Just ahead of a beautiful August weekend in New York, NYPD Chief of Department Terence Monahan, the highest-ranking uniformed officer in the force, was dispatched to local TV outlet NY1 to contradict the head of the city’s police union. It would be the first weekend since Daniel Pantaleo, the NYPD officer who killed Eric Garner with an illegal choke hold in 2014, was at last fired after a protracted, five-year legal process. In response to Pantaleo’s discharge, Pat Lynch, president of the Police Benevolent Association (a labor organization representing 50,000 active and retired NYPD officers), warned New Yorkers to brace for a police slowdown. “Now it is time for every police officer in this city to make their own choice,” said Lynch in a statement. “We are urging all New York City police officers to proceed with the utmost caution in this new reality, in which they may be deemed ‘reckless’ just for doing their job. We will uphold our oath, but we cannot and will not do so by needlessly jeopardizing our careers or personal safety.”
New Yorkers are used to protest, especially over the last few years. There was the occupation of JFK airport in response to the anti-Muslim travel ban, and the marches over the Brooklyn Bridge to demand an end to family separation at the border, and, of course, the Women’s March and all its offshoots, including the arrests of the march organizers during a women’s strike outside Trump Tower. New Yorkers encountered multiple acts of civil disobedience—the blocking of major roadways, the taking over of Grand Central Station—after the Staten Island district attorney failed to secure an indictment against Pantaleo back in 2014. Now the cops would stage a protest of their own.
Not all cops, of course. “Listen, I love the union,” Chief Monahan told NY1 viewers. “Patty Lynch, I’ve known him for years. I respect Patty, the whole PBA. But the message to cops to, you know, ‘slow down’ taking an arrest? That’s dangerous.”
By “dangerous,” Monahan meant, for the cops. If you hesitate while making an arrest, the chief said, “you’re gonna put your own lives in danger.”
Yet police slowdowns haven’t made the city any less safe. As Monahan himself went on to say, this year is on track to be the third in a row with fewer than 300 homicides and 800 shootings. Despite that, union president Lynch sees a much more terrifying New York now with one less lawbreaking officer in it.
NYPD Commissioner James O’Neill fired Pantaleo August 19, after a departmental trial found the 13-year veteran officer guilty of using the illegal choke hold, killing Garner.

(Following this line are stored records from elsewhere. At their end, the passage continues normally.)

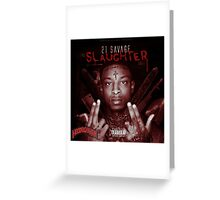 21 Savage Slaughter Greeting Card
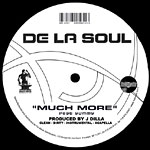 "De La Soul & J Dilla - Much More / Shoomp 12"" Single"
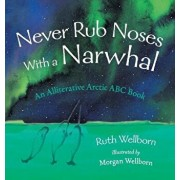 Never Rub Noses with a Narwhal: An Alliterative Arctic ABC Book, Hardcover/Ruth Wellborn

In letting Pantaleo go, O’Neill had betrayed all New York cops, Lynch lamented. “Our police officers are in distress—not because they have a difficult job, not because they put themselves in danger, but because they realize they are abandoned. The captain has jumped ship. The mayor has told him to do it, and the streets are falling into chaos.”
The official police union twitter account put it more simply: “#JobIsDead.”

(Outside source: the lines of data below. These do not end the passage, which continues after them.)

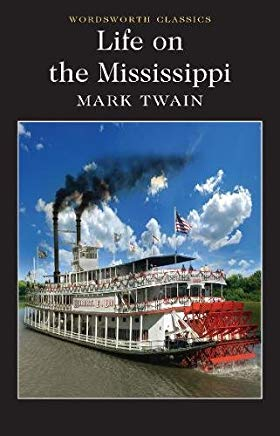 Life on the Mississippi (Wordsworth Classics) Cover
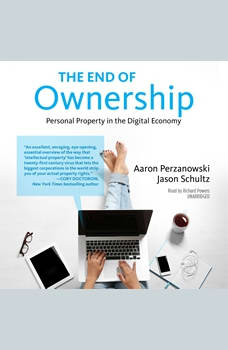 The End of Ownership: Personal Property in the Digital Economy, Aaron Perzanowski; Jason Schultz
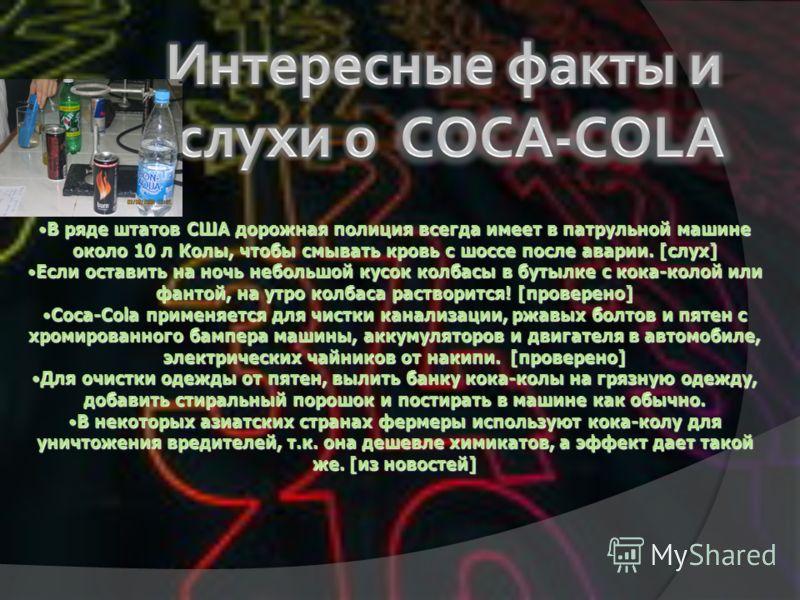 О составе кока-колы Активный ингредиент кока-колы - ортофосфорная кислота. Ее рН равен 2,8. За несколько дней кислота может растворить ногти. Для перевозки концентрата Coca-Cola грузовик должен быть оборудован специальными емкостями, предназначенными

This hashtagged response was overdramatic and roundly mocked. Yet it still correctly assessed the mood of many people around the country—those who have become too used to watching a police officer kill someone on video. When a law enforcement system is designed to police itself, and when it so rarely produces anything like accountability, that also signals the dead end of that job.

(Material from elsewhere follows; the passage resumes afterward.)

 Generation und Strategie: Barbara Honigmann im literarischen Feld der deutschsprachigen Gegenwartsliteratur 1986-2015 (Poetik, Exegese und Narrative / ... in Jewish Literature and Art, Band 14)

This slowdown, meant as a protest against an alleged “anti-police” environment, offers an argument for how inessential police can be to maintaining public safety. While members of law enforcement were in the tabloids anonymously warning of a “Pantaleo effect,” the city went on. In the week that passed after Lynch threatened a slowdown, arrests and summons are down compared to this time last year, but so are major crimes, (down 20 percent, according to the NYPD).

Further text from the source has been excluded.